■ TEKSTGEDEELTE

☆ ☆ ☆ ☆

#  > GELUID FORA >  > RECORDING & BROADCAST FORUM - FOTO'S >  >  studio das boot

## van bliebhoven

word nog verbouwd momenteel maar begin volgend jaar moet de boel toch operatief zijn
een mobiele studio te water!

----------


## showband

Even een eerste reactie. Het lijkt erg negatief maar zo is het niet bedoeld. Ik vind het vergunning en overlast technisch erg slim. Helaas heb ik wat beroepsmatig geklust in de bootjes dus ik wil toch wat kommentaar geven:

Krijg je dan niet enorm last van het contactgeluid van scheepsmotoren/schroeven van voorbijvarende schepen? Dat alles wat spijkervast zit een kggggkgggg geluid gaat uitstralen enzo.

☆ ☆ ☆ ☆

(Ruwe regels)
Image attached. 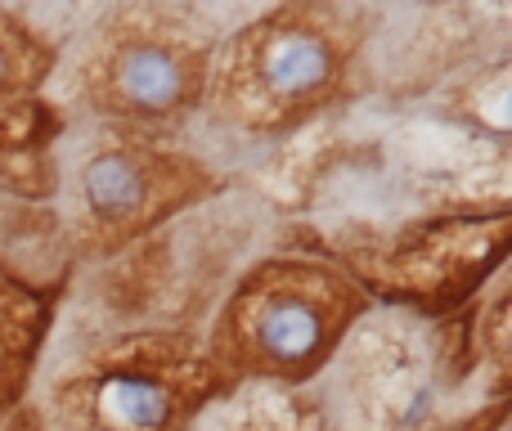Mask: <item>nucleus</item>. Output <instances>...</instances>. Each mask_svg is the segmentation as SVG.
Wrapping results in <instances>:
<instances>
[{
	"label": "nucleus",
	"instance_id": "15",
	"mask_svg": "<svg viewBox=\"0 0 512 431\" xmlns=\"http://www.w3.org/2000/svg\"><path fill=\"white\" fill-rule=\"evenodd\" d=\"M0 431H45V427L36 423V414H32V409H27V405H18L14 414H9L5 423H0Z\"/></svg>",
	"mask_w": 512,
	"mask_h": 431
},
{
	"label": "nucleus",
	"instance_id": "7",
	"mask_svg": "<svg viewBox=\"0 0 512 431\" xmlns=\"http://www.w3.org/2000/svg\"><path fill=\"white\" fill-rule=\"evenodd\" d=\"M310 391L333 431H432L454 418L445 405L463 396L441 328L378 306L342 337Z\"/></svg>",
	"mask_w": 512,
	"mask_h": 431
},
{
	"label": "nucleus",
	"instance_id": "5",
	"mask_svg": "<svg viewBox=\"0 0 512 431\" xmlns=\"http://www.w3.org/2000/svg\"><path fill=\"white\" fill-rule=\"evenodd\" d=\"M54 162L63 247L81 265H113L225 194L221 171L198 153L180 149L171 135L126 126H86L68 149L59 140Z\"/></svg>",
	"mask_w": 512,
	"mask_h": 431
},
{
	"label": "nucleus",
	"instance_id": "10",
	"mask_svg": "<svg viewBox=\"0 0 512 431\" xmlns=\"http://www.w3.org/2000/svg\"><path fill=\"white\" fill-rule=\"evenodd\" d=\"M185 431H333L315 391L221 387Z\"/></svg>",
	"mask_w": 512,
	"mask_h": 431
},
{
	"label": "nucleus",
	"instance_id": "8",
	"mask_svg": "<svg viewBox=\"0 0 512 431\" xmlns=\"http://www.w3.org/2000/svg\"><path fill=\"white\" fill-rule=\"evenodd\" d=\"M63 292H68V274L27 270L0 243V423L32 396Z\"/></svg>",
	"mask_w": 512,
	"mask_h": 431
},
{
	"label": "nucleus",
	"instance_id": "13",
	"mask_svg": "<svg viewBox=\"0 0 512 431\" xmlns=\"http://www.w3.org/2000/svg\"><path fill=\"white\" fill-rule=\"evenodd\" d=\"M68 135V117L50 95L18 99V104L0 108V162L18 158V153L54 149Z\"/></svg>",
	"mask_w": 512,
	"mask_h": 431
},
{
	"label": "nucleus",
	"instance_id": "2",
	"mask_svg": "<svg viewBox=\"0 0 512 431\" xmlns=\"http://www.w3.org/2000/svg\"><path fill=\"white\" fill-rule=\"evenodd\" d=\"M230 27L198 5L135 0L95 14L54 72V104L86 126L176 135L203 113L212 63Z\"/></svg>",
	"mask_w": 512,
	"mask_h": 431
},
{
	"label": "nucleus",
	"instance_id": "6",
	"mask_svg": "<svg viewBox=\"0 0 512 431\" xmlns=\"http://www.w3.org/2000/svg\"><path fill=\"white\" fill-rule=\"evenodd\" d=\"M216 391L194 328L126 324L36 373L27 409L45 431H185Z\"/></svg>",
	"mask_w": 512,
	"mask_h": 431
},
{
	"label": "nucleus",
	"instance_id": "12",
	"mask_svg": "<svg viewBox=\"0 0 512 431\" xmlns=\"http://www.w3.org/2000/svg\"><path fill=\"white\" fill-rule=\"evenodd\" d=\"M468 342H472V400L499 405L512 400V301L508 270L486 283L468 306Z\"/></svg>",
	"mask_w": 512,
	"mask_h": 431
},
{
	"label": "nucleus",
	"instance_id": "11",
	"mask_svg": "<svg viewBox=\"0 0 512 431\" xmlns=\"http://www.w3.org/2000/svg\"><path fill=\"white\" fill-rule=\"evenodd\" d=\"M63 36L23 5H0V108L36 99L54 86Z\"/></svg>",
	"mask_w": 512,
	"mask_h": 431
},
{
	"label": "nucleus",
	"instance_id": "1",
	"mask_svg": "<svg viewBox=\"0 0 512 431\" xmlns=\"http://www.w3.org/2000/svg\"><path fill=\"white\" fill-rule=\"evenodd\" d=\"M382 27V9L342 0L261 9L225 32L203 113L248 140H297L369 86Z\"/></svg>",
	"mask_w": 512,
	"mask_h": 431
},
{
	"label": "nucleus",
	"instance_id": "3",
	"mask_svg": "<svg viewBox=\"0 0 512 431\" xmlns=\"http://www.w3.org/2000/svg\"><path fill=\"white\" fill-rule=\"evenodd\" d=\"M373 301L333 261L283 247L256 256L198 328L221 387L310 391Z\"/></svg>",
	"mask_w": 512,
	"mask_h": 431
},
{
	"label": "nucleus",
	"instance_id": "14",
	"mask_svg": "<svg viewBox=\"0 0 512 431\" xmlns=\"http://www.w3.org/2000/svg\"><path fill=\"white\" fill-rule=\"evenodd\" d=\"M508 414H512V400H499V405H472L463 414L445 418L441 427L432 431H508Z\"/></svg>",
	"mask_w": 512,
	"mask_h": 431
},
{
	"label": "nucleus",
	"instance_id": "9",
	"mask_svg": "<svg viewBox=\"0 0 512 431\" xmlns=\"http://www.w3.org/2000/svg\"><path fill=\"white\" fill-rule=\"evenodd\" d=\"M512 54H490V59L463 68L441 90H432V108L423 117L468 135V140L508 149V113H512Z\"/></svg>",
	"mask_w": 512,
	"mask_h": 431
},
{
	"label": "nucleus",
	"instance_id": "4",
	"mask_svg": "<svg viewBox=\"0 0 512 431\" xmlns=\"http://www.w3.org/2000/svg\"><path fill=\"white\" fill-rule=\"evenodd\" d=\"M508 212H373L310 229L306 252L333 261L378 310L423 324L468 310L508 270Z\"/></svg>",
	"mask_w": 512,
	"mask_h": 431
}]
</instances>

☆ ☆ ☆ ☆

■ OPDRACHT A
Druk uit het forumdraadje over de studio op de boot het stuk af tussen "word nog verbouwd" en "gaat uitstralen enzo.", beide inbegrepen.
■ OPDRACHT B
Wanneer moet de studio volgens het forumdraadje over de studio op de boot operatief zijn?
■ OPDRACHT C
Herschrijf de alinea uit het forumdraadje over de studio op de boot die begint met "Even een eerste reactie" als een korte lijst.

■ UITVOER A
word nog verbouwd momenteel maar begin volgend jaar moet de boel toch operatief zijn
een mobiele studio te water!

----------


## showband

Even een eerste reactie. Het lijkt erg negatief maar zo is het niet bedoeld. Ik vind het vergunning en overlast technisch erg slim. Helaas heb ik wat beroepsmatig geklust in de bootjes dus ik wil toch wat kommentaar geven:

Krijg je dan niet enorm last van het contactgeluid van scheepsmotoren/schroeven van voorbijvarende schepen? Dat alles wat spijkervast zit een kggggkgggg geluid gaat uitstralen enzo.

■ UITVOER B
Begin volgend jaar.

■ UITVOER C
- Eerste reactie, die negatief lijkt maar niet zo bedoeld is
- Het plan is slim wat vergunning en overlast betreft
- De schrijver heeft beroepsmatig in bootjes geklust en geeft daarom commentaar